┏━━
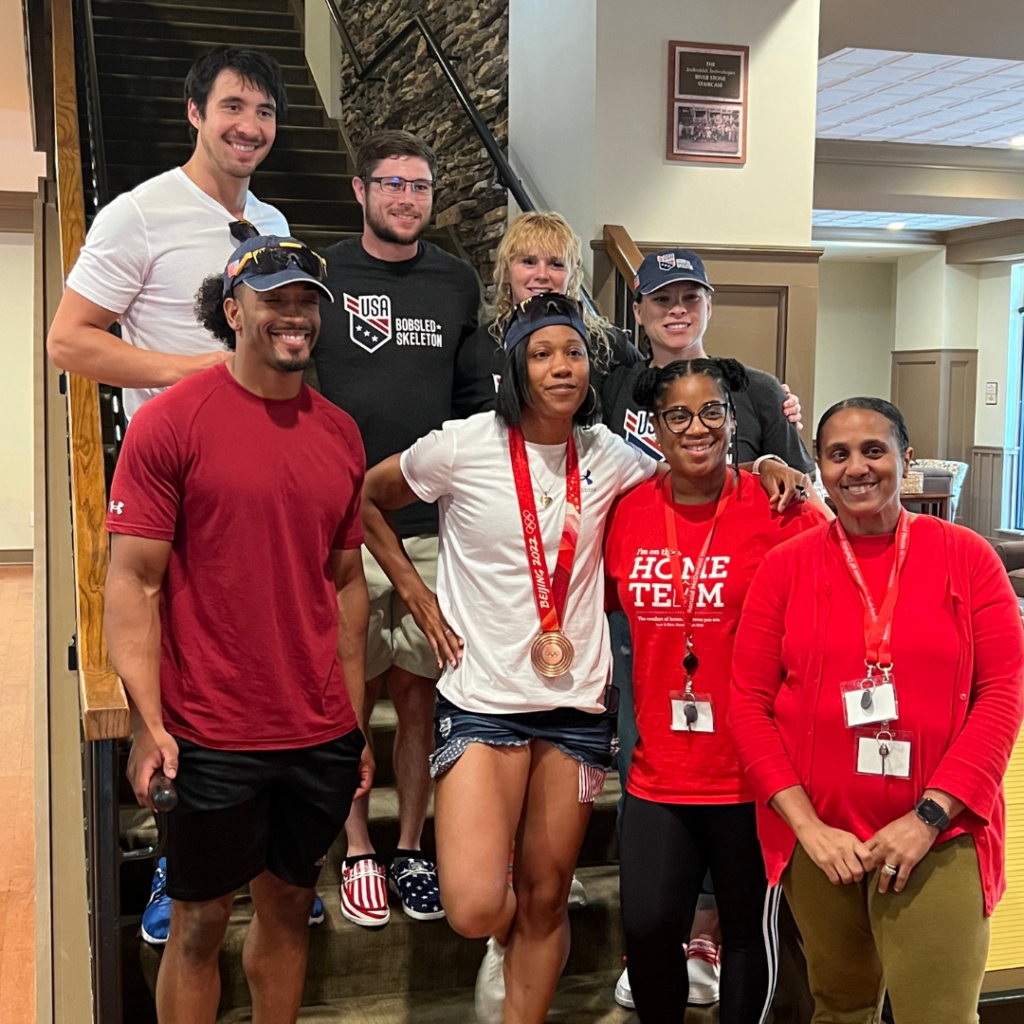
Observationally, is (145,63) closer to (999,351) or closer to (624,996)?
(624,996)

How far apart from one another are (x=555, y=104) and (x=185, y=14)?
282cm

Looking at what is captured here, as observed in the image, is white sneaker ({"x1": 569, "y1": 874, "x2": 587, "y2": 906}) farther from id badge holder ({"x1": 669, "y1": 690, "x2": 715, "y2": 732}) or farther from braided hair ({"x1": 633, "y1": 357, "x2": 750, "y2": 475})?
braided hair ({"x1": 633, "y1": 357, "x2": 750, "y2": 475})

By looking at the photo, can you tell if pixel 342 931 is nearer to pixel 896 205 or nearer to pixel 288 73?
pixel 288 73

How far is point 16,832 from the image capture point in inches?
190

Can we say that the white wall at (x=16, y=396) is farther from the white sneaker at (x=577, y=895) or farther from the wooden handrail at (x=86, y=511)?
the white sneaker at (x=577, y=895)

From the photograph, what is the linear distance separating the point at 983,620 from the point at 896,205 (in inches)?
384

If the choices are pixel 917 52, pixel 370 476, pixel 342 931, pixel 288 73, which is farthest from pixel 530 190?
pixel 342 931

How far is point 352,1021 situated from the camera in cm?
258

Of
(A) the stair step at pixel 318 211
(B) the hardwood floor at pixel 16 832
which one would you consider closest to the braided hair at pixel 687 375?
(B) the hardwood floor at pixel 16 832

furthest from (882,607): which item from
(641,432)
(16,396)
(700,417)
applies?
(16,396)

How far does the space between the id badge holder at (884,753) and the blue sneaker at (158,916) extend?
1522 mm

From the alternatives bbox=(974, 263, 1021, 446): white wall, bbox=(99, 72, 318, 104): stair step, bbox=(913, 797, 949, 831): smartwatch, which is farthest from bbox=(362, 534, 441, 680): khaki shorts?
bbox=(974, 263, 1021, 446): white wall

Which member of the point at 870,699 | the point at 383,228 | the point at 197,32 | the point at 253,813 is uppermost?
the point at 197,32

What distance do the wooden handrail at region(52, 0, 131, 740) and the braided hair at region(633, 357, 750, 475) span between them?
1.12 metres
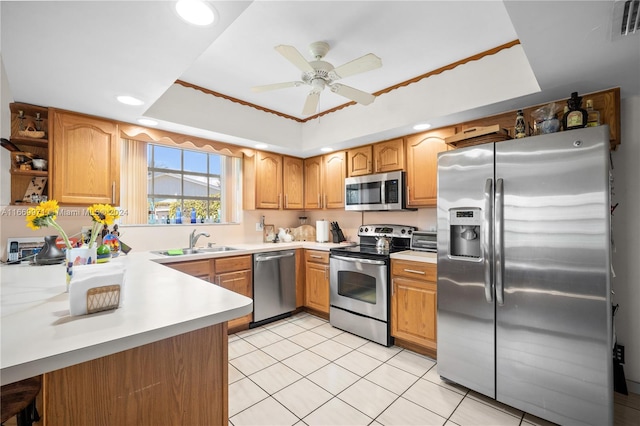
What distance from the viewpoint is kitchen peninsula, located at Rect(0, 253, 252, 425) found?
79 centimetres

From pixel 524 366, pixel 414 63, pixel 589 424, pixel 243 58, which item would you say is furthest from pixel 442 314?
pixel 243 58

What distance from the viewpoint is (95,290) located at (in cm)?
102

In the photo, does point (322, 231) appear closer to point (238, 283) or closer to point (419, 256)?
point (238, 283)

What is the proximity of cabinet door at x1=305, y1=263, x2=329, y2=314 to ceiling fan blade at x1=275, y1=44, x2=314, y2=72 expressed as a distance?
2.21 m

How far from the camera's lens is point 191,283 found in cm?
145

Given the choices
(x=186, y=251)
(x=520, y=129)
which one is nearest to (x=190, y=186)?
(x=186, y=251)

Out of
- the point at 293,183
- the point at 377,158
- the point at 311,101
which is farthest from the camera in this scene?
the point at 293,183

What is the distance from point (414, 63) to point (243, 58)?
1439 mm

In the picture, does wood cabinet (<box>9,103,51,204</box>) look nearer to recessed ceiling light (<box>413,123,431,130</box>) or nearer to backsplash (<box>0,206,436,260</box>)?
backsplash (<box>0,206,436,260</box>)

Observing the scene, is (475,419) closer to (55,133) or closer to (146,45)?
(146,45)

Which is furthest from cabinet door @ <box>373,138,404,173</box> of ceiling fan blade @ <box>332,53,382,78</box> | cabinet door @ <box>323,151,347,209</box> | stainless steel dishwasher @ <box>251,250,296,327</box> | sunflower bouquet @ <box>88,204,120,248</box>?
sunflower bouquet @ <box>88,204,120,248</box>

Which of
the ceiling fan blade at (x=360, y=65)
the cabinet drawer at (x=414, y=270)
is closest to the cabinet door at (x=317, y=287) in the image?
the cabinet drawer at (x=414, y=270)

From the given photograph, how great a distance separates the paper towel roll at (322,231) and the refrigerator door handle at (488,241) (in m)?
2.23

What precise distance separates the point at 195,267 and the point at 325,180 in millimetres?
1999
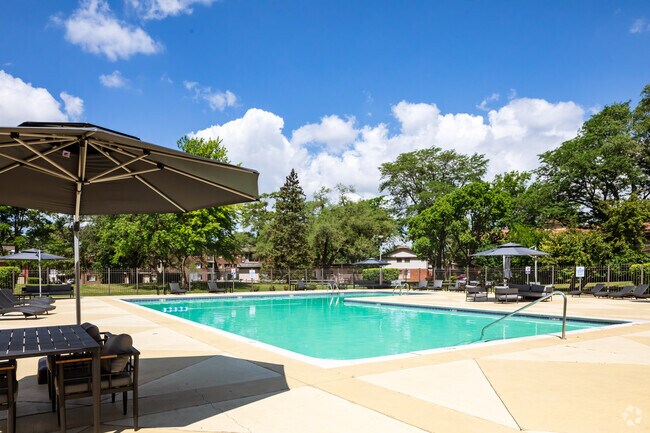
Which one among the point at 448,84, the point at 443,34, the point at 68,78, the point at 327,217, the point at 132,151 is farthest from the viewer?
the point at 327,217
┗━━
┏━━
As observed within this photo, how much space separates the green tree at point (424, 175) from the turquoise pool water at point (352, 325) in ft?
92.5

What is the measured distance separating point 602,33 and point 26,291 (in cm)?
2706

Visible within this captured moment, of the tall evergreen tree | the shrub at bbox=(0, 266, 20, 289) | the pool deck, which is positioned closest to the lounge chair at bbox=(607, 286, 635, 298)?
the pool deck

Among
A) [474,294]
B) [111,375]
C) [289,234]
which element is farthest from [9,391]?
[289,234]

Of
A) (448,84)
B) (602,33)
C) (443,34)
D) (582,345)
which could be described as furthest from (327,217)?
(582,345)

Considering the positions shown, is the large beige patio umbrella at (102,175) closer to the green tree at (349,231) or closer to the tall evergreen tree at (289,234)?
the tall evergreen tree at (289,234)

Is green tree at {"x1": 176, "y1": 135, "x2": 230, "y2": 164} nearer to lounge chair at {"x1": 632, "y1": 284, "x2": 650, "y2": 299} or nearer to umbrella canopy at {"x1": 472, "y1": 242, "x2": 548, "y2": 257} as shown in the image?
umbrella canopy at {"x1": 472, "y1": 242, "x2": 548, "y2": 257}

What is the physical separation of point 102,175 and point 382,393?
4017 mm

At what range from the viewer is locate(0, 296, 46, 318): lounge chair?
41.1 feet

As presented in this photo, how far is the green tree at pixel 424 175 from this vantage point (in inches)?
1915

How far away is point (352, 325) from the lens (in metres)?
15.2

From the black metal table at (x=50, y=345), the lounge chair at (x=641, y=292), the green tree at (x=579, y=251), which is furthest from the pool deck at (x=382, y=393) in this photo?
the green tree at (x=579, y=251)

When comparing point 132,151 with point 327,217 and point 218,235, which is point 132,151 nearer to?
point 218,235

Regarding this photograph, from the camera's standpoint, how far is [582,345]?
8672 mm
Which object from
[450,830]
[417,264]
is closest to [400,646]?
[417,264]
┗━━
## THE PROBLEM
Please collect every line of the records above that contains the string "canopy", matching its case exactly.

## SOLUTION TO THIS EXERCISE
Is green tree at {"x1": 176, "y1": 135, "x2": 230, "y2": 164} nearer to lounge chair at {"x1": 632, "y1": 284, "x2": 650, "y2": 299} or nearer to umbrella canopy at {"x1": 472, "y1": 242, "x2": 548, "y2": 257} as shown in the image?
umbrella canopy at {"x1": 472, "y1": 242, "x2": 548, "y2": 257}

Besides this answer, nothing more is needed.